### [SELECTED EXCERPT]
-=-=-

When you grind down the rear sight it needs to be flat(horizontal) on the top when it's drawn back. It makes sense to me to hit the problem two ways and lower the back sight some and raise the front some so.....neither is too pronounced in it's change. Rear not too low or the front not too high.
I like the Navy that's shown in the pic in this thread. Nice front sight. I'd want to have all the sight brass on a Navy but that's just a preference. I have a preference for a steel base brass bead or blade fer a Navy too.The steel base can be blued after the guns regulated and the dovetail "wings" filed flush with the barrel to hide the base of the dovetailed sight.
The sight base on the pictured Navy seems to have a dovetailed cut too deep especially for a 44 caliber. Might be just the way the pic looks. The base is too wide fer my preference too dealing with a Navy Colt. I'm just expressing an opinion is all.
Anywhoooo.......hittin it two ways....lower the rear some and raise the front some is a good way to get er done. Don't want to get the gun shootin too low and have a front sight that gets too short to make lower to "raise er up".
I know the dovetail cut can't be too deep and that's not just an opinion. Never go deeper than half the wall thickness of the barrel and better is keep no deeper than 1/3rd the wall thickness of the barrel. A dovetail cut on a mill precisely can be quite shallow and be strong and be 1/4th the wall thickness. The area left between the sight base and the inside of the barrel can't be too thin. It can bulge upwards if too thin.It should be ,sorta finessed, and shallow fer a Navy or Army Colt.
I can attest to one fact that gets overlooked when a gun shoots too high. Uberti's have the problem more than Pietta's.
The problem that concerns the gun shootin too high? The dang arbor not bottomed in the barrels arbor hole especially when coupled with a loose fer the arbor barrel arbor hole.
When the arbor isn't bottomed in the barrels hole correctly the wedge sets the barrel at the breech end "back and canted down" which raises the muzzle end. Shoots high. Fix the arbor thing and the gun may shoot low even with the stock factory sights. I've done it.

-=-=-

### [EXERCISE TASK A]
In the revolver sight notes, what is the deepest a dovetail cut should ever go relative to the barrel's wall thickness?
### [EXERCISE TASK B]
Rewrite everything in the revolver sight notes from "I like the Navy" down to "the dovetailed sight.", replacing "blued" with "browned".
The data that follows has no connection to the revolver sight notes.

### [DATA SEGMENT]
-=-=-

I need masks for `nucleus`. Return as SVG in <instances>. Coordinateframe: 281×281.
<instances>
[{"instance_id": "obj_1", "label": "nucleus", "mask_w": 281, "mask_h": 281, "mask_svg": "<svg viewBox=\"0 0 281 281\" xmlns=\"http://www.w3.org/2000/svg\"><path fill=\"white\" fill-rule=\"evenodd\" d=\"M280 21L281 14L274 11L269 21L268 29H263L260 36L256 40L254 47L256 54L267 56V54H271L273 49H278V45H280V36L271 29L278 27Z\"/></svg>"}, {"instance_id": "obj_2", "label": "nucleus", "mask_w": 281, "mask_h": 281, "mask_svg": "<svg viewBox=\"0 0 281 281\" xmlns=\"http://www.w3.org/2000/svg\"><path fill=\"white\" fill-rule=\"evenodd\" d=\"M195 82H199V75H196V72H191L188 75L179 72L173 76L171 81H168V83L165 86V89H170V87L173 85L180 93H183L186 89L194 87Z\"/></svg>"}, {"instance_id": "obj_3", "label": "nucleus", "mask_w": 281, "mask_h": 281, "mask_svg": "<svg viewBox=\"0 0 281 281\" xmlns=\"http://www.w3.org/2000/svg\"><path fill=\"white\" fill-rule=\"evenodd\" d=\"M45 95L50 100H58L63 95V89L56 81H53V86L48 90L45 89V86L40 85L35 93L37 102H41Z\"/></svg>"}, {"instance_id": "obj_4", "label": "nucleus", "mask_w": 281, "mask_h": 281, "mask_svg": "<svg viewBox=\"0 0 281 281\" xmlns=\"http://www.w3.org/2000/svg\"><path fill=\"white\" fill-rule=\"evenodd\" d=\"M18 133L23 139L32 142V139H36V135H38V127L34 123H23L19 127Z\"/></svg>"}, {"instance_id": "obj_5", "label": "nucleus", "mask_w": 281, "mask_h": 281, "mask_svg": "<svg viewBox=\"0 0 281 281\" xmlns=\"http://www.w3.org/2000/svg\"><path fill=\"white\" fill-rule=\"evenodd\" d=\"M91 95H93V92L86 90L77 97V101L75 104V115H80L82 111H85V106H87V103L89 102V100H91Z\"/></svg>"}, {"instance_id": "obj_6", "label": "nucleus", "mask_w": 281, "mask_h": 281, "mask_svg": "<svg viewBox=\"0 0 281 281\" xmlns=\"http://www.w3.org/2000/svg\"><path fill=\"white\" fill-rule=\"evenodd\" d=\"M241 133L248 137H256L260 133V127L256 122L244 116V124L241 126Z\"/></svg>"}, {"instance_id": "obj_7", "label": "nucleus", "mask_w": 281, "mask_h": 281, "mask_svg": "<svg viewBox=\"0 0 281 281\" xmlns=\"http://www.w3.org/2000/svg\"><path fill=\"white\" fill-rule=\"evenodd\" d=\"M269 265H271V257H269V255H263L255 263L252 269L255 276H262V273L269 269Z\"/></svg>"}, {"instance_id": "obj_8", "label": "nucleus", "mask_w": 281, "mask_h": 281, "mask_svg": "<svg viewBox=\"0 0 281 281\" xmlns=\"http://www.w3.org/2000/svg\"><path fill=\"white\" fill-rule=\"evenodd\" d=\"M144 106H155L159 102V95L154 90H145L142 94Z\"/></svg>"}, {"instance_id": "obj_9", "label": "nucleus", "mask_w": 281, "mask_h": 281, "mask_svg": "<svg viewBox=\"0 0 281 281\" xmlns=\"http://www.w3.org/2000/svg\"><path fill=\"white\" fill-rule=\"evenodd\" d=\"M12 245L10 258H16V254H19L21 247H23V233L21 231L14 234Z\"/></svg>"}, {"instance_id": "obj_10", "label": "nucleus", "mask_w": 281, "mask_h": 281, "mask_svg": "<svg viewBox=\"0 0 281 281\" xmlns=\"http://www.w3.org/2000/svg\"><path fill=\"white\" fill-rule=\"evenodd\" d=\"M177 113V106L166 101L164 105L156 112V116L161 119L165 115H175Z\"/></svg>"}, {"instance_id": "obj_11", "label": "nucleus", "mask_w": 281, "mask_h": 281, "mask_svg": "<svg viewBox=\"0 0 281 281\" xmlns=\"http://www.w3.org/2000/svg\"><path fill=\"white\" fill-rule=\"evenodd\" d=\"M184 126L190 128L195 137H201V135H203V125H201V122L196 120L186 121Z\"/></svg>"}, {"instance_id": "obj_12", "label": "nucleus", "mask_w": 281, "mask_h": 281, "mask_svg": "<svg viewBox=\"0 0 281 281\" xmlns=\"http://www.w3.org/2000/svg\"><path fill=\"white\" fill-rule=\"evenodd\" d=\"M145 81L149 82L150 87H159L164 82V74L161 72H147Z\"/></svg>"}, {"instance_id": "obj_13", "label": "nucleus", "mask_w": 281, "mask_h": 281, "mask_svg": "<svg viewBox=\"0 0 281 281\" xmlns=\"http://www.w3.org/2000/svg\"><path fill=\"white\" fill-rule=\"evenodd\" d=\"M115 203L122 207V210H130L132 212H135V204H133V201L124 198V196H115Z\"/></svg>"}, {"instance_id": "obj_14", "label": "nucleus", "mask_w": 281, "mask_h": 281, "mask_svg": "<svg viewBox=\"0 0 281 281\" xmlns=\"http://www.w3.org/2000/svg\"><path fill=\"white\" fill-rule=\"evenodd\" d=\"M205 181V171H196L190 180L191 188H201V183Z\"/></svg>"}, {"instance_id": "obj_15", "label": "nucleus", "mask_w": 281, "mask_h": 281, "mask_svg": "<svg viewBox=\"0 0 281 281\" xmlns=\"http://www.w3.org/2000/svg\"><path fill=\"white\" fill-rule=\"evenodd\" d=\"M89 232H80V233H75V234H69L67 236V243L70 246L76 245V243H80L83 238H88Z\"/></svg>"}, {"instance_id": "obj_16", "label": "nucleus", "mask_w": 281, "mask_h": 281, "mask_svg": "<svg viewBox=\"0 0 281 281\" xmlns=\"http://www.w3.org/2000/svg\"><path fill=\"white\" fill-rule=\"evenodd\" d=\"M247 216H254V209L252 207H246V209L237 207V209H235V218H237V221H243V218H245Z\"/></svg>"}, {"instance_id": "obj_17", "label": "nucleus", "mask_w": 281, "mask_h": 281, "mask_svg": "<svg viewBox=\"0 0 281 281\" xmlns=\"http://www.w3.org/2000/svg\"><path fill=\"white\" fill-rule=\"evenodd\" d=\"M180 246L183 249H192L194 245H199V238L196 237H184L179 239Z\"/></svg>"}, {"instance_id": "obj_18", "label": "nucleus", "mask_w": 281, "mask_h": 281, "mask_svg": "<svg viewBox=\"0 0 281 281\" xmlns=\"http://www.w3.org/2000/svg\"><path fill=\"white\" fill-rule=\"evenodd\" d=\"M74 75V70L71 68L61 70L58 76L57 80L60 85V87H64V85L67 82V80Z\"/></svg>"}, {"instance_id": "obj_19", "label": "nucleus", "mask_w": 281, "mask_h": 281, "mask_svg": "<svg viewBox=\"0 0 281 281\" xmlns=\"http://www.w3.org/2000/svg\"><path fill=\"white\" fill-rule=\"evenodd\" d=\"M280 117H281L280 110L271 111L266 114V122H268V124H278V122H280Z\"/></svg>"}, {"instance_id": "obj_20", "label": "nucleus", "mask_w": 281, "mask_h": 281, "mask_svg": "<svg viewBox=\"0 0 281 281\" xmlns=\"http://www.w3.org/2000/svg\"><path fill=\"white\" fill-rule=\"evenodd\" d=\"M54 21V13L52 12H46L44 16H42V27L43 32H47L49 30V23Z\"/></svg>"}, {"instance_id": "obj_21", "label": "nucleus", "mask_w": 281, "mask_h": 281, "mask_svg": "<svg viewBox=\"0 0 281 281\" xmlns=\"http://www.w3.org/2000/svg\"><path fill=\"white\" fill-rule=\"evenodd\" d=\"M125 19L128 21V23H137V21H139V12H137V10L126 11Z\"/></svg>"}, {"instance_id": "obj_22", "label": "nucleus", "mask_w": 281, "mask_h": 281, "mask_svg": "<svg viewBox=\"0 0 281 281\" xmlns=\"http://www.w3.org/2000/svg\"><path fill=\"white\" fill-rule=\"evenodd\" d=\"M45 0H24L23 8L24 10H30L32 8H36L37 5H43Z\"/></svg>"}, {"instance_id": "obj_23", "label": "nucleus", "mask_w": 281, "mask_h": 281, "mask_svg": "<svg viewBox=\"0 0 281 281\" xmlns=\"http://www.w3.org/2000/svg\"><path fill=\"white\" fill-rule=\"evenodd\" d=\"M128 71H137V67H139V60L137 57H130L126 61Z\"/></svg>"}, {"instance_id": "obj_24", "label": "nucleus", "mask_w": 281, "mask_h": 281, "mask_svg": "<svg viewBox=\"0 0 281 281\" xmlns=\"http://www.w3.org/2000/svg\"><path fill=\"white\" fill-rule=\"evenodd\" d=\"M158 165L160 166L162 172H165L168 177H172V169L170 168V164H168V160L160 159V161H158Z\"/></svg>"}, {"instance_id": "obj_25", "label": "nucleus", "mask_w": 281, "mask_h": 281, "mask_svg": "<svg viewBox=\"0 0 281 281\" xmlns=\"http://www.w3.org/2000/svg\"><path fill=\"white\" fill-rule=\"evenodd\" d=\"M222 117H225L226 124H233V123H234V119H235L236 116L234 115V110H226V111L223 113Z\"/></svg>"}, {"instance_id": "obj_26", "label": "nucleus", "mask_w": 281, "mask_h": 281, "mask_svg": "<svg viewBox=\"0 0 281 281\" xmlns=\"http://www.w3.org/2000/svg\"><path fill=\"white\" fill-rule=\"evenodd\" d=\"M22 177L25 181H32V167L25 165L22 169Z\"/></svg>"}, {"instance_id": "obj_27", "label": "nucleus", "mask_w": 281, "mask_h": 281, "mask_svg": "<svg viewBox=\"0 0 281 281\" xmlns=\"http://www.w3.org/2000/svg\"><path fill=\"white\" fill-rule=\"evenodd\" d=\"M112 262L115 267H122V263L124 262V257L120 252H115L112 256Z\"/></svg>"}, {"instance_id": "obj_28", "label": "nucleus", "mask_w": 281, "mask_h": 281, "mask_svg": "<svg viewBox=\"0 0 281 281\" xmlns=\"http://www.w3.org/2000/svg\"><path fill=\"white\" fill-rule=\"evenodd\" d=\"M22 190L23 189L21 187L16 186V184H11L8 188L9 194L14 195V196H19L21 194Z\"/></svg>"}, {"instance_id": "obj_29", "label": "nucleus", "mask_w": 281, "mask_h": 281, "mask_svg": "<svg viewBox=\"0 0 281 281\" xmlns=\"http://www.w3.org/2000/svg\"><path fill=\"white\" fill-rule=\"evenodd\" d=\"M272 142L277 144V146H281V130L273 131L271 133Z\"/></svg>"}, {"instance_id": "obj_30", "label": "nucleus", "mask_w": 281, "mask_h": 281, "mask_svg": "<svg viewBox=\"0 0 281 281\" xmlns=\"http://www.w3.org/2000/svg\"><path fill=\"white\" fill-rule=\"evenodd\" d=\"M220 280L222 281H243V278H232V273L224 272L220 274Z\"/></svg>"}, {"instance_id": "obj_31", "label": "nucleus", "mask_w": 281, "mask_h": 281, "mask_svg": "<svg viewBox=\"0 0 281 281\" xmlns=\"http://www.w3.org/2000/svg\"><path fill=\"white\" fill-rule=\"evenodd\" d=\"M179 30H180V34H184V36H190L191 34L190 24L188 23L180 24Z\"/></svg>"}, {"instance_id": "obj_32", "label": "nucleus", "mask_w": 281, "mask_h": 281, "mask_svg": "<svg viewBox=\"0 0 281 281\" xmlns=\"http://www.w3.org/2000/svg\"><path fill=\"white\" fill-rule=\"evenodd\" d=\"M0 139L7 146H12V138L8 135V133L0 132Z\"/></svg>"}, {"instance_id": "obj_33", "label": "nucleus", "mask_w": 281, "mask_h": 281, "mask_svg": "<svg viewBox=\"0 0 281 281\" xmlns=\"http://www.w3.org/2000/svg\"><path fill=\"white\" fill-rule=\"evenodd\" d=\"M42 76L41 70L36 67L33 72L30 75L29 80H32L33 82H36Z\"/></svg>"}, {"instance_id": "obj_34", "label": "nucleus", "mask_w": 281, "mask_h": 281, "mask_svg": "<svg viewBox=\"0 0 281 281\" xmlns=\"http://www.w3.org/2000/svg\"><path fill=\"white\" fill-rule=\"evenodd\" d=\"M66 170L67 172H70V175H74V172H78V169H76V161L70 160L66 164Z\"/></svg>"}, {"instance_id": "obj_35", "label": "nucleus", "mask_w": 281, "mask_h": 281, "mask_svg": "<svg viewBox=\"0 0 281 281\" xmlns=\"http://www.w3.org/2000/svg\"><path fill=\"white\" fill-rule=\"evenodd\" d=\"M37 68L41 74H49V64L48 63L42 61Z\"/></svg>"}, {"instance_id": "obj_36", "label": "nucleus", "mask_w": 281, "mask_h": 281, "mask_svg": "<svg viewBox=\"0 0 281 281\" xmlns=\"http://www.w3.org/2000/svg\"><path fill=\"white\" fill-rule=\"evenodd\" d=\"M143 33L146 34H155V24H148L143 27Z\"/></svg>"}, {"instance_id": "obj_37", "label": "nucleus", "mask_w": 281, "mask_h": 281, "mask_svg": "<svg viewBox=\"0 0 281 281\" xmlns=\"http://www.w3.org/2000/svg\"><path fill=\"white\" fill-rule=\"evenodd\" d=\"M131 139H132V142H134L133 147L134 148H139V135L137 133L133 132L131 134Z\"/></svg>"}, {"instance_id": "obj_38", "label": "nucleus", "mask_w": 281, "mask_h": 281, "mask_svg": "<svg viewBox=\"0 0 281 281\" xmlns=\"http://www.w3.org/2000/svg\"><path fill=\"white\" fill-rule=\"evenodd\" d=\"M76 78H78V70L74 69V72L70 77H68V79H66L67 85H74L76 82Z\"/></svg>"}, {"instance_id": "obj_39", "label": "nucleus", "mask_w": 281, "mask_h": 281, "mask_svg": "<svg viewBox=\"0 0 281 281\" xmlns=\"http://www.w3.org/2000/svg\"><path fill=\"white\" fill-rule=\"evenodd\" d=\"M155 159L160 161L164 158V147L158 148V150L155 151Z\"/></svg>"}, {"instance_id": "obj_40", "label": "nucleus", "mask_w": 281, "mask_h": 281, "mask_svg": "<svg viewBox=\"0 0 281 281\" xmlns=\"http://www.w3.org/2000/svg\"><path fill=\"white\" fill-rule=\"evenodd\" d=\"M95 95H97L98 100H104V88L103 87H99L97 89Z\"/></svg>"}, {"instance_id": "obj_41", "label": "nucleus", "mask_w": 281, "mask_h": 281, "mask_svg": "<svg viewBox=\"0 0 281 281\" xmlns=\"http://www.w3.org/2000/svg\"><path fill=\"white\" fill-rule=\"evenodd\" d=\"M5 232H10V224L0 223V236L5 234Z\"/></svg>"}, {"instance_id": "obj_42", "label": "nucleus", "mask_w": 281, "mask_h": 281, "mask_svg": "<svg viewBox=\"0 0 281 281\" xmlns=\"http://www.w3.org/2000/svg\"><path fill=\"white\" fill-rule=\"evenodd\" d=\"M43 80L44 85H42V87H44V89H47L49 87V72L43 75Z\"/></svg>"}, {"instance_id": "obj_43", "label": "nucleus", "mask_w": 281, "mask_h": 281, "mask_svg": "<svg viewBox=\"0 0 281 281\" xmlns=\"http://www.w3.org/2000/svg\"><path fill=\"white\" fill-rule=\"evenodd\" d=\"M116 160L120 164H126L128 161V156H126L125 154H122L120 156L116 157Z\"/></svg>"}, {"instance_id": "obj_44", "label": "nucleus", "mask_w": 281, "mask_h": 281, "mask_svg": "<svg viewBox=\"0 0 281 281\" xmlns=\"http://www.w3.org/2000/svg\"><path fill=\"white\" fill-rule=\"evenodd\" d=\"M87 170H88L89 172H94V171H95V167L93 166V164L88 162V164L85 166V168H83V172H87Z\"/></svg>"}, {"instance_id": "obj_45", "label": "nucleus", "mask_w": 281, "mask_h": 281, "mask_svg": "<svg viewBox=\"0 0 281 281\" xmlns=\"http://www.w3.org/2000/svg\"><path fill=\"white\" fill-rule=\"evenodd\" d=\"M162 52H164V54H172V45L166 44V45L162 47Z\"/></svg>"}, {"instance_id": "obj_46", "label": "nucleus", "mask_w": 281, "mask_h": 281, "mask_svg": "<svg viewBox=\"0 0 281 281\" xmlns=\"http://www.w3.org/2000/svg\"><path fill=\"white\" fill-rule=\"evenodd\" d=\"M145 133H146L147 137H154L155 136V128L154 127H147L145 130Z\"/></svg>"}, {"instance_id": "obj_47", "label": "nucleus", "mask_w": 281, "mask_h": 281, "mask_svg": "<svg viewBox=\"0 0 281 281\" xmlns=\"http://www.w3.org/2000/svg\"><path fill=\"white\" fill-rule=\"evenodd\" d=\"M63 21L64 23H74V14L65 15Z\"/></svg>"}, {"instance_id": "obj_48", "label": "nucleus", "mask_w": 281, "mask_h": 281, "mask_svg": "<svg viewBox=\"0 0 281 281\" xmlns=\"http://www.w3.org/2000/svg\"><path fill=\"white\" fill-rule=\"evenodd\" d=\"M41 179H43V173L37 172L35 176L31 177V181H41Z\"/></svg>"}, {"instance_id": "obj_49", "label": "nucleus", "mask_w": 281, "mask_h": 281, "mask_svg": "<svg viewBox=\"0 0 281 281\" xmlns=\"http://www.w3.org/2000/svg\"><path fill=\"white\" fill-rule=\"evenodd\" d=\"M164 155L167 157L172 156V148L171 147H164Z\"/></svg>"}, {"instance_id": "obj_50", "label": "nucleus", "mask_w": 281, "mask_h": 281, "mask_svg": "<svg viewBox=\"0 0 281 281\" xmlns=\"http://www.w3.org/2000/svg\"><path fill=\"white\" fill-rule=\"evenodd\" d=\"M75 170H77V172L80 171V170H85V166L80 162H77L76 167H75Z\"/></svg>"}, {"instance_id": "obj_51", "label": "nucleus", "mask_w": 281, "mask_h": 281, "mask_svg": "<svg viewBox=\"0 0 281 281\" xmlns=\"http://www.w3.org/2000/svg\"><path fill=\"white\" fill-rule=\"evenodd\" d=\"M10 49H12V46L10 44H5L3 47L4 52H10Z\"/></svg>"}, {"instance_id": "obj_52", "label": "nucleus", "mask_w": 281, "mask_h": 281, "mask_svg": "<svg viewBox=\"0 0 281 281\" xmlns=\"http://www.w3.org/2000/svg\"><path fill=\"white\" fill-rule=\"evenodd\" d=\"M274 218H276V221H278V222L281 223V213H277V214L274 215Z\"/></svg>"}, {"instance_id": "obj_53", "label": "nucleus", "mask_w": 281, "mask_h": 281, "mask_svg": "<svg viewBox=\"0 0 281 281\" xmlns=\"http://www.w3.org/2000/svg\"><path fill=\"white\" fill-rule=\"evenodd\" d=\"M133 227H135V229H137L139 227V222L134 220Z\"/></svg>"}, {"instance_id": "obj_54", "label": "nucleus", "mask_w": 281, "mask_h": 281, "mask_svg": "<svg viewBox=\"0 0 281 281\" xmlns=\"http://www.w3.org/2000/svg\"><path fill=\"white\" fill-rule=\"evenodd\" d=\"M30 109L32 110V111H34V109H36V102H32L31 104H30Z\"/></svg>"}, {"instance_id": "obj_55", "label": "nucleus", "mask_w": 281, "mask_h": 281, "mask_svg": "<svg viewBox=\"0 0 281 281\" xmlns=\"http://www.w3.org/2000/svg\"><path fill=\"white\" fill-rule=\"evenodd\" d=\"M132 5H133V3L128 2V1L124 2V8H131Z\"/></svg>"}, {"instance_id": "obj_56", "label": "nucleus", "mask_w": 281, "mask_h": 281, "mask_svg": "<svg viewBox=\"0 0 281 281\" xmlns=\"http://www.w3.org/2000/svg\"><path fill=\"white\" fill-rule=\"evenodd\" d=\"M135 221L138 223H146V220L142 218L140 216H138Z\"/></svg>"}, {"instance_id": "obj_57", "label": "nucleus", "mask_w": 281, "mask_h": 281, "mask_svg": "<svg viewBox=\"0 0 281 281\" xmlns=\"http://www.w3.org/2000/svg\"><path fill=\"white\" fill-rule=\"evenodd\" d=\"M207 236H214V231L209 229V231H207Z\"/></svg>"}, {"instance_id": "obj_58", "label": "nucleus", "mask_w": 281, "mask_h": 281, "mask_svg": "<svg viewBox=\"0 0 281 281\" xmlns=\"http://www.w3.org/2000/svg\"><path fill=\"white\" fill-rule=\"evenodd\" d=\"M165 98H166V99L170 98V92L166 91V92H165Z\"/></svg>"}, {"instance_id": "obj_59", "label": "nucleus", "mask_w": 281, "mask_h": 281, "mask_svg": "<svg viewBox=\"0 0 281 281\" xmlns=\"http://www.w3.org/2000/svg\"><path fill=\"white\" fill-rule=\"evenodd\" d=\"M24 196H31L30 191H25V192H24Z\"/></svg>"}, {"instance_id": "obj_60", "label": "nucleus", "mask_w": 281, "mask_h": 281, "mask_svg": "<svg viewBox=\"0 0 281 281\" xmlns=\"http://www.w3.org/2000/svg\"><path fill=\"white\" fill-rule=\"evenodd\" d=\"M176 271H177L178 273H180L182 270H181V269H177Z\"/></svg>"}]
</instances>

-=-=-

### [EXERCISE SOLUTION A]
Never deeper than half the wall thickness of the barrel.

### [EXERCISE SOLUTION B]
I like the Navy that's shown in the pic in this thread. Nice front sight. I'd want to have all the sight brass on a Navy but that's just a preference. I have a preference for a steel base brass bead or blade fer a Navy too.The steel base can be browned after the guns regulated and the dovetail "wings" filed flush with the barrel to hide the base of the dovetailed sight.